— Start of Provided entries —
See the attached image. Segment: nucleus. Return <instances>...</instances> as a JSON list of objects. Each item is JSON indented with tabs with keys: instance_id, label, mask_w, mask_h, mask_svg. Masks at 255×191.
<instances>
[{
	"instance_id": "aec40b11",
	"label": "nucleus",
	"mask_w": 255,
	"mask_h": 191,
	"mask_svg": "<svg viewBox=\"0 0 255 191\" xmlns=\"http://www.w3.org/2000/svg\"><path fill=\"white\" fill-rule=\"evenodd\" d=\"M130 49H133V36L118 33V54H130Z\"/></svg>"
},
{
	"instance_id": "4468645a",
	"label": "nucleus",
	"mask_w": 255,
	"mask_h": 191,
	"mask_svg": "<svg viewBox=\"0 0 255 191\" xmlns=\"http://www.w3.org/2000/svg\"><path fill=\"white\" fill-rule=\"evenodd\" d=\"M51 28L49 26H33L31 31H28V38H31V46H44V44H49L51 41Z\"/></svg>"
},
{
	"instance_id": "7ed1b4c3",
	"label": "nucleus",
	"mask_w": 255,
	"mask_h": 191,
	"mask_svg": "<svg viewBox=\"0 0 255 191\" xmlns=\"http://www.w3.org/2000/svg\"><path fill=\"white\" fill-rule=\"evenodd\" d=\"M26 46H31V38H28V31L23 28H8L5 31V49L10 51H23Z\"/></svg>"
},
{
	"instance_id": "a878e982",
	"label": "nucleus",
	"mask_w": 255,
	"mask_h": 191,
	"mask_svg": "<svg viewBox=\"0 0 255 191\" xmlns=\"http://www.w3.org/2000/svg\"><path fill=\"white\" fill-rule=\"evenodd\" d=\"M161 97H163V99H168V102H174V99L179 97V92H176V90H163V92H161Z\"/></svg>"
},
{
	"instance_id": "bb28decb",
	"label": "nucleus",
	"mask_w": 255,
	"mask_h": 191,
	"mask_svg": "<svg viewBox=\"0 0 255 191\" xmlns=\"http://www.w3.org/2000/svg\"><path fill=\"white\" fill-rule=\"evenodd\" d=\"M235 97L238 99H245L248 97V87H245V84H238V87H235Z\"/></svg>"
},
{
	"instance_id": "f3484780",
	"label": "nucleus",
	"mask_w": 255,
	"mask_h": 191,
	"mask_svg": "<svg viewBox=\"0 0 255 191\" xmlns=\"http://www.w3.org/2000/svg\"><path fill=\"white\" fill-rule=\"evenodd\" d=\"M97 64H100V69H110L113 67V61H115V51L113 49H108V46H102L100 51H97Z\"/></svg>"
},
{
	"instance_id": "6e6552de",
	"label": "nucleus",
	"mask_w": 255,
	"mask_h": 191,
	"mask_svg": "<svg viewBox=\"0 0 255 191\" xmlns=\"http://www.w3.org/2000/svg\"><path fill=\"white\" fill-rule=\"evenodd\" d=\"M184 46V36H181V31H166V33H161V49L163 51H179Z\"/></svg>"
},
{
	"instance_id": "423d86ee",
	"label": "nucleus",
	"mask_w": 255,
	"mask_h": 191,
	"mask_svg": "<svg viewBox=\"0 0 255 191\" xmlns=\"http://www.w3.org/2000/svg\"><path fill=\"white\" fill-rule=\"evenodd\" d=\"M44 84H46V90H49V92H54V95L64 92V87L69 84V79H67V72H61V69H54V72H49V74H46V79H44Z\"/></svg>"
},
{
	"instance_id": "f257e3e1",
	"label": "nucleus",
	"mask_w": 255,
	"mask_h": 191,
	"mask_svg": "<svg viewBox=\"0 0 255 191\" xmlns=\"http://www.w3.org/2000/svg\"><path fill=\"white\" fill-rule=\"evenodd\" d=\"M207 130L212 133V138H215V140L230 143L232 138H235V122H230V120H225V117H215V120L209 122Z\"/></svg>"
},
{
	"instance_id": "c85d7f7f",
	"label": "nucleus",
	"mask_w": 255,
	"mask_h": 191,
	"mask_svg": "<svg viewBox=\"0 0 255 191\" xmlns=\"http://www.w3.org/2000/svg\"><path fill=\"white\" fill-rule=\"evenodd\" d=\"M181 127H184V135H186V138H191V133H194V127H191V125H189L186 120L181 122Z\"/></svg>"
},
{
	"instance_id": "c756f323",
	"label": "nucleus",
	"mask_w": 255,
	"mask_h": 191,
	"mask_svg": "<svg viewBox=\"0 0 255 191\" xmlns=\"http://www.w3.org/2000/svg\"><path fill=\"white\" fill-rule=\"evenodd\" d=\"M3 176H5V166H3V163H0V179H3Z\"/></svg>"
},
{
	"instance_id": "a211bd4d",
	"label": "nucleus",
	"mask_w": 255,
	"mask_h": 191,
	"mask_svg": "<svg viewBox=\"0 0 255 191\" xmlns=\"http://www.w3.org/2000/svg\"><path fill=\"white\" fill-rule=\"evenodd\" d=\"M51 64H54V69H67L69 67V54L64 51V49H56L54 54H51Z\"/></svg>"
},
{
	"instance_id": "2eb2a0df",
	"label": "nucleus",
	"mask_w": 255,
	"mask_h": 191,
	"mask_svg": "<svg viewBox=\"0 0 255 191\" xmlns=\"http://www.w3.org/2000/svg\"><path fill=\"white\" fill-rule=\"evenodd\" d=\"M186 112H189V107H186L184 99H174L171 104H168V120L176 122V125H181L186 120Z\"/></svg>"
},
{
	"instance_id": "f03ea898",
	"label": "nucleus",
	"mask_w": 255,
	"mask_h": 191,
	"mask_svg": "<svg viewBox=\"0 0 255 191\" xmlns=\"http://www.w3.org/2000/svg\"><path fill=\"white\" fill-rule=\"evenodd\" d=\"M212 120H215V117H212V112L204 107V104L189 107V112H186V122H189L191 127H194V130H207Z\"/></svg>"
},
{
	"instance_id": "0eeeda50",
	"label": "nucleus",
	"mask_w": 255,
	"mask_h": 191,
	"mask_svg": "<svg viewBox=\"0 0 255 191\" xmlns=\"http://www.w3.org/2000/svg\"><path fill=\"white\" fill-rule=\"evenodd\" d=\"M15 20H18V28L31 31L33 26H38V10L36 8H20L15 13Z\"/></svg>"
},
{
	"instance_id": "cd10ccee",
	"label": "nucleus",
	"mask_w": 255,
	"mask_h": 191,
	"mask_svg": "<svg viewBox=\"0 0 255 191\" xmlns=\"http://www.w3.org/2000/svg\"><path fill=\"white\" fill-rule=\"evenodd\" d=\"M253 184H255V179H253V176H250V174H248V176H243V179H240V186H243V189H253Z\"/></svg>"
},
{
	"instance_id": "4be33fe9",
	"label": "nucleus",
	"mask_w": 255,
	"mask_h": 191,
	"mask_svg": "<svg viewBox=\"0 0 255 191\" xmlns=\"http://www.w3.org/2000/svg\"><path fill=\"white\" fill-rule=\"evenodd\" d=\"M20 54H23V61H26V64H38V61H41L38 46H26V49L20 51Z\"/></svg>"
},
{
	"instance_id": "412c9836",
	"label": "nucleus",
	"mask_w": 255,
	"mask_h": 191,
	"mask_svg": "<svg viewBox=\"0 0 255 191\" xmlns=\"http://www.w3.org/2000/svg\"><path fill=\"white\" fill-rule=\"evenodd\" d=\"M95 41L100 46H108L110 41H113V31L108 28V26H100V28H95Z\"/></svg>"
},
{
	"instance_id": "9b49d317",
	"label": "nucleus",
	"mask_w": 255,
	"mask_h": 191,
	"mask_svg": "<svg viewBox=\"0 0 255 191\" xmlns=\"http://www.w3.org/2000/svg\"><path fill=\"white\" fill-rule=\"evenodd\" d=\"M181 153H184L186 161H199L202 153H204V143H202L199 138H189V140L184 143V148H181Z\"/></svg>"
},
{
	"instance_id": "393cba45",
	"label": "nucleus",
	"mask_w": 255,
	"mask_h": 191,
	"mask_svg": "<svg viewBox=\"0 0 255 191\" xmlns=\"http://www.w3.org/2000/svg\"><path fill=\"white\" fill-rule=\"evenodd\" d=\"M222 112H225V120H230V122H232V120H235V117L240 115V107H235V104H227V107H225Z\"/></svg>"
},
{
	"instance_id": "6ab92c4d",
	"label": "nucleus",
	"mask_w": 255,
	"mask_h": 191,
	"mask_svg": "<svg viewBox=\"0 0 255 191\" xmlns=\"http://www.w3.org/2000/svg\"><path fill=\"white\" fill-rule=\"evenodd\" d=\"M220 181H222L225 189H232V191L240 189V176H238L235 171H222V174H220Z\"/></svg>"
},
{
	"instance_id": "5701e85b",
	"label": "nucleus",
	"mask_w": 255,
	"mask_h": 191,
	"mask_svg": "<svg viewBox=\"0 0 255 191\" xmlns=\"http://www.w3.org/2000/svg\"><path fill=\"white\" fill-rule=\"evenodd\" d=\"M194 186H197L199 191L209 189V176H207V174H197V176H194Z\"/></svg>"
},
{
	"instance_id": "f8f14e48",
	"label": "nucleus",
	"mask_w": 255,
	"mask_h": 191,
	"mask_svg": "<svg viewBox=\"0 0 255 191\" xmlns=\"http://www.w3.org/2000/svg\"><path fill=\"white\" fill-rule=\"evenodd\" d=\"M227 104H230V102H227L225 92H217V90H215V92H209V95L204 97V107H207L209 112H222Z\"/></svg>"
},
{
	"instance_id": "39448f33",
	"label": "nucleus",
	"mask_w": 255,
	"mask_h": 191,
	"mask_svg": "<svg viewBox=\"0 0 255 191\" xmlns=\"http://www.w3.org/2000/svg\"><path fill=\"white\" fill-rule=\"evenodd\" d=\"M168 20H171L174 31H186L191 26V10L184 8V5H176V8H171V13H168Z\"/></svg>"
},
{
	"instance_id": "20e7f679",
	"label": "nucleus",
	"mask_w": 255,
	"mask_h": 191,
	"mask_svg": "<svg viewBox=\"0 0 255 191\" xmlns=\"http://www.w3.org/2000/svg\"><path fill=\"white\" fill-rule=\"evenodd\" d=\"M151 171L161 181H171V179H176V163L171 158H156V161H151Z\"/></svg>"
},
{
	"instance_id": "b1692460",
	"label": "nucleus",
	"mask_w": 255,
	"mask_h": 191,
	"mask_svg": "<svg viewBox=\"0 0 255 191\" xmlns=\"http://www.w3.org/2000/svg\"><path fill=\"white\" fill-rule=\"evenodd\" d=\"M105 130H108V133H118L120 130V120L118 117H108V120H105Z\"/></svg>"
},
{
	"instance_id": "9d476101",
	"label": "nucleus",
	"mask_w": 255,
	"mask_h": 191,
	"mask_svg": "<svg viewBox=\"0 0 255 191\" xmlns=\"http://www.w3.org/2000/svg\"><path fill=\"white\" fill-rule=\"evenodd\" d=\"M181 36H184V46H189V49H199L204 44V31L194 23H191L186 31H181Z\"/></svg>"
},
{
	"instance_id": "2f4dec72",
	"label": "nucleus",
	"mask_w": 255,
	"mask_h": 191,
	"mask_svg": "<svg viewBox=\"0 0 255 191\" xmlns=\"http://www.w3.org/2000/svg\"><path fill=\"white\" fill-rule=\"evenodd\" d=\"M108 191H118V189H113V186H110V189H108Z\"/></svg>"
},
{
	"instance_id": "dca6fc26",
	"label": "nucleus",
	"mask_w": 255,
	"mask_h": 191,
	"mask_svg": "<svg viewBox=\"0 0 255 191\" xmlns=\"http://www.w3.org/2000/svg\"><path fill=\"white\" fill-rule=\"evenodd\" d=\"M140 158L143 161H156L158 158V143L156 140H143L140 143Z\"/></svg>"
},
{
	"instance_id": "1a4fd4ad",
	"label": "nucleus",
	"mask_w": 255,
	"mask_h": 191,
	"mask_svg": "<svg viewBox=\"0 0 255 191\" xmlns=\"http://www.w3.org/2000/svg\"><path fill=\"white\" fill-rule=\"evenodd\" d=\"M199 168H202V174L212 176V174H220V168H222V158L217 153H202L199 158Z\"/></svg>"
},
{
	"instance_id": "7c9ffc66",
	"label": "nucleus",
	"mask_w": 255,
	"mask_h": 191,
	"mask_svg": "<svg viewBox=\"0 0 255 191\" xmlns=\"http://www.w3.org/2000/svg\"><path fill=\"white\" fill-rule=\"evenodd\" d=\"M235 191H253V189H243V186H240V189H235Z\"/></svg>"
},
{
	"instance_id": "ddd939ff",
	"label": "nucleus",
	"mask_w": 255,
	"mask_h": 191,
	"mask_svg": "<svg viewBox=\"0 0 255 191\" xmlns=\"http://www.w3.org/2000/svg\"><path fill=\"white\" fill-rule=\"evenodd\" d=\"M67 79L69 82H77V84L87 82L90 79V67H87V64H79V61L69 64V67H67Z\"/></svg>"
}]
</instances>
— End of Provided entries —
Work to complete: Count how many lines in the entries above contain the string "instances", treating uppercase and lowercase as different. Give only the number.

Correct result: 3